#### [Required task]
Copy every one of the items below word for word, keeping their order.

(Dataset items)
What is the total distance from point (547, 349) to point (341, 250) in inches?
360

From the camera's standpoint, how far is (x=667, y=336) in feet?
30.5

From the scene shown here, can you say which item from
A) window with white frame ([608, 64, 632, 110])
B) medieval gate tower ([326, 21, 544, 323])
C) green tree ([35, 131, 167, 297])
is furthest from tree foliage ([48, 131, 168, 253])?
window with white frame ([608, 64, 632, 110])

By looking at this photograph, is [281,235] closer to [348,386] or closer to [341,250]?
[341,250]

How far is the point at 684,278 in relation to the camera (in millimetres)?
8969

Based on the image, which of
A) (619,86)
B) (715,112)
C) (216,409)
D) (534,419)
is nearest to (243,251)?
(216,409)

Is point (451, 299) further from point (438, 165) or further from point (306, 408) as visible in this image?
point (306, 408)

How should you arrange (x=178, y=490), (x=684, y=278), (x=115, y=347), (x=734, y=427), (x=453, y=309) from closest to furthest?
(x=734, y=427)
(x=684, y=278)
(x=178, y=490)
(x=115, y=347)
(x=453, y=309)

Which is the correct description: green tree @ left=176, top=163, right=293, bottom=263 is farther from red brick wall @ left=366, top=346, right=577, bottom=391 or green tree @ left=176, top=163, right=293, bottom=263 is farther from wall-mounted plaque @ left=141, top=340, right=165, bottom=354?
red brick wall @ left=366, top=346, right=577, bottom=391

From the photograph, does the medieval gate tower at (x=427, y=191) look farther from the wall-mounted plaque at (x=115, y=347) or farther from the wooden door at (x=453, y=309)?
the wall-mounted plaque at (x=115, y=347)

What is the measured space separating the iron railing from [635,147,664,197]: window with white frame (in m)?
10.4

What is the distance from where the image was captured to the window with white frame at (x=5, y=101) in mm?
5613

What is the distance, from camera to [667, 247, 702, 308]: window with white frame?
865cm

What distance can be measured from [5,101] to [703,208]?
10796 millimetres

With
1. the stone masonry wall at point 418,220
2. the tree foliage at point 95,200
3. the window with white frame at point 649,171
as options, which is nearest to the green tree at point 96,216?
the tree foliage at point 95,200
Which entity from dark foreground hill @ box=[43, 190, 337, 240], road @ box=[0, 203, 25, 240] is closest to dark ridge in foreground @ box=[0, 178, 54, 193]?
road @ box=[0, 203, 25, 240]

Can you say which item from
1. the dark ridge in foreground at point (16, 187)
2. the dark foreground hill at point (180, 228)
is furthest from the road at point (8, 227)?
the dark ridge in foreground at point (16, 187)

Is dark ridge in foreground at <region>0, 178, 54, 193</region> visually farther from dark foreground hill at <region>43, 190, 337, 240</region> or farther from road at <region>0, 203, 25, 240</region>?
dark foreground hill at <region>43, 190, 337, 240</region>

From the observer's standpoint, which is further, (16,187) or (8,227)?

#### [Task solution]
What is the total distance from point (547, 349) to point (341, 250) in inches?
360

From the camera's standpoint, how far is (x=667, y=336) in feet?
30.5

From the scene shown here, can you say which item from
A) window with white frame ([608, 64, 632, 110])
B) medieval gate tower ([326, 21, 544, 323])
C) green tree ([35, 131, 167, 297])
is furthest from tree foliage ([48, 131, 168, 253])?
window with white frame ([608, 64, 632, 110])

By looking at this photograph, is [281,235] closer to [348,386] or closer to [341,250]?
[341,250]

How far is the point at 684,278 in relation to the camera (in millimetres)?
8969

Based on the image, which of
A) (619,86)
B) (715,112)
C) (216,409)
D) (534,419)
is nearest to (243,251)?
(216,409)

Is point (451, 299) further from point (438, 165) or further from point (306, 408) as visible in this image?
point (306, 408)

How should you arrange (x=178, y=490), (x=684, y=278), (x=115, y=347), (x=734, y=427), (x=453, y=309) from closest to furthest?
(x=734, y=427)
(x=684, y=278)
(x=178, y=490)
(x=115, y=347)
(x=453, y=309)

Which is the correct description: green tree @ left=176, top=163, right=293, bottom=263 is farther from red brick wall @ left=366, top=346, right=577, bottom=391 or green tree @ left=176, top=163, right=293, bottom=263 is farther from wall-mounted plaque @ left=141, top=340, right=165, bottom=354?
red brick wall @ left=366, top=346, right=577, bottom=391

From the photograph, does the medieval gate tower at (x=427, y=191) look farther from the wall-mounted plaque at (x=115, y=347) or farther from the wooden door at (x=453, y=309)?
the wall-mounted plaque at (x=115, y=347)

What is the measured space separating the iron railing from [635,147,664,197]: window with white frame (in m)?
10.4

What is the distance from where the image was captured to the window with white frame at (x=5, y=101) in mm?
5613

What is the distance, from camera to [667, 247, 702, 308]: window with white frame?
865cm

What distance can be measured from [5,101] to [703,208]?
10796 millimetres

With
1. the stone masonry wall at point 418,220
2. the tree foliage at point 95,200
3. the window with white frame at point 649,171
as options, which is nearest to the green tree at point 96,216?
the tree foliage at point 95,200
Which entity from dark foreground hill @ box=[43, 190, 337, 240], road @ box=[0, 203, 25, 240] is closest to dark ridge in foreground @ box=[0, 178, 54, 193]?
road @ box=[0, 203, 25, 240]

Can you say which item from
1. the dark ridge in foreground at point (16, 187)
2. the dark foreground hill at point (180, 228)
is furthest from the road at point (8, 227)?
the dark ridge in foreground at point (16, 187)

Is dark ridge in foreground at <region>0, 178, 54, 193</region> visually farther from dark foreground hill at <region>43, 190, 337, 240</region> or farther from road at <region>0, 203, 25, 240</region>?
dark foreground hill at <region>43, 190, 337, 240</region>

From the observer's standpoint, which is further, (16,187) or (8,227)?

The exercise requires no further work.